Cumalover: But Ger! We don't dance the 'hookey pookey', so what would you do there?
Gerry talks about his past.
Gerry: As you girls may know, my mother was a spy, which is why she doesn't want me to be one and why I must hide it from her!
Spurnmantha: What kind of spying did she do?
Gerry: It was during World War II. She spied behind enemy lines. In fact, she met and fell in love with my father there. She even named me after him. 'Gerry' is what we British called the Germans.
Alicks: Really? Who was your father?
Gerry: She would never tell me. She said he died before I was born and wouldn't discuss it further!

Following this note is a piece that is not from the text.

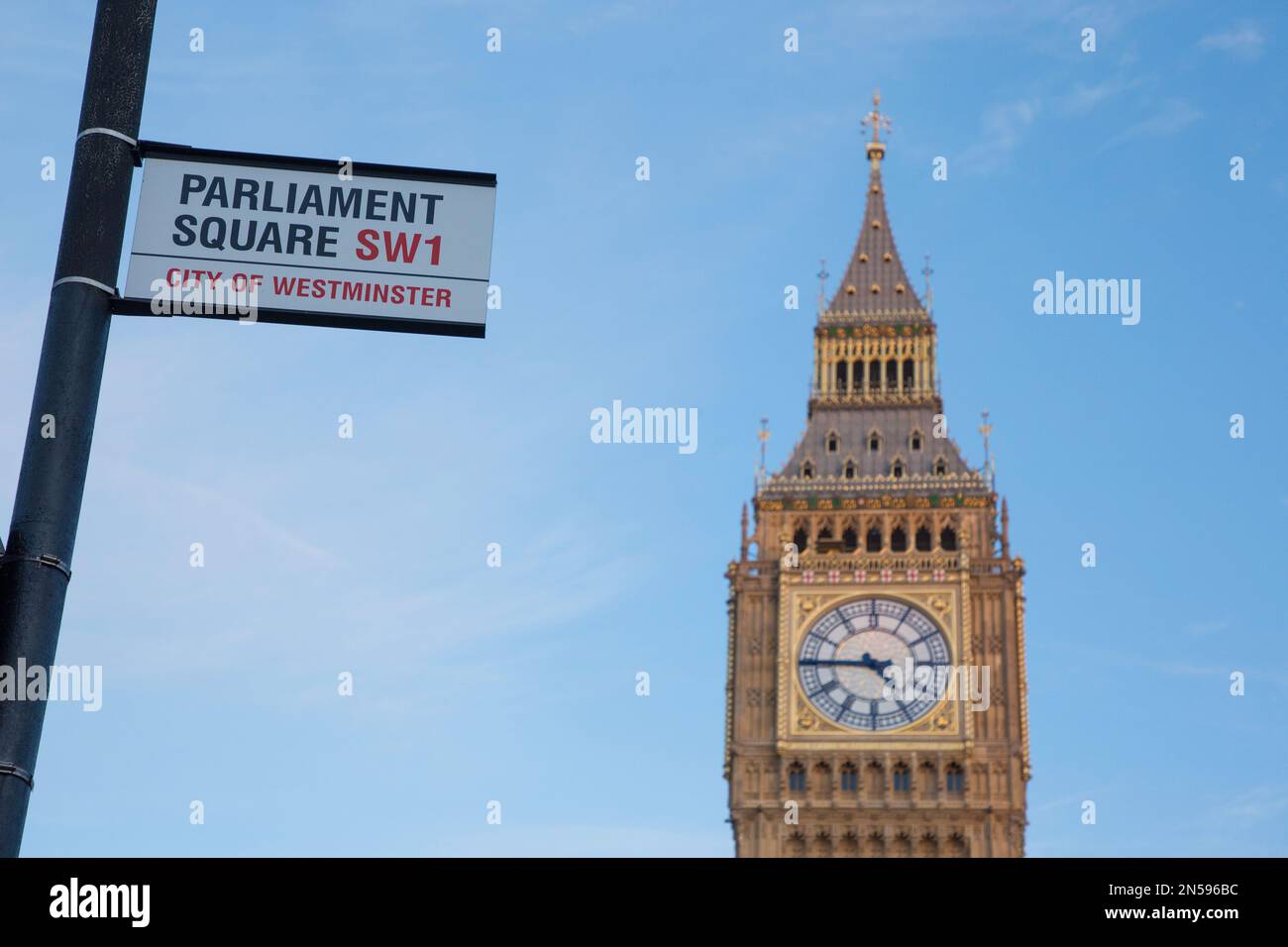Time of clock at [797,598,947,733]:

Cumalover: So you have no idea who your father is?
Gerry: None!
Said Gerry, goose-stepping across the room, one arm raised in a seig heil salute.
Excerpt from Jim Druse interview with Mat from The Day Show.
Jim Druse: Mat. Mat, Mat, you don't even - you're glib.
Notes
The part about Gerry/Jerry's origins could be true. In the 2005 movie Evil Promotion, Jerry is shown as 60 years old (10 years old in 4th grade, 50 years ago). And his mother doesn't want him to be a spy, so she must have a reason.
Stylus = Groove (it's a turntable reference). The stylus (needle) is placed in the groove of a record (the stylus is the dick to the groove’s vagina).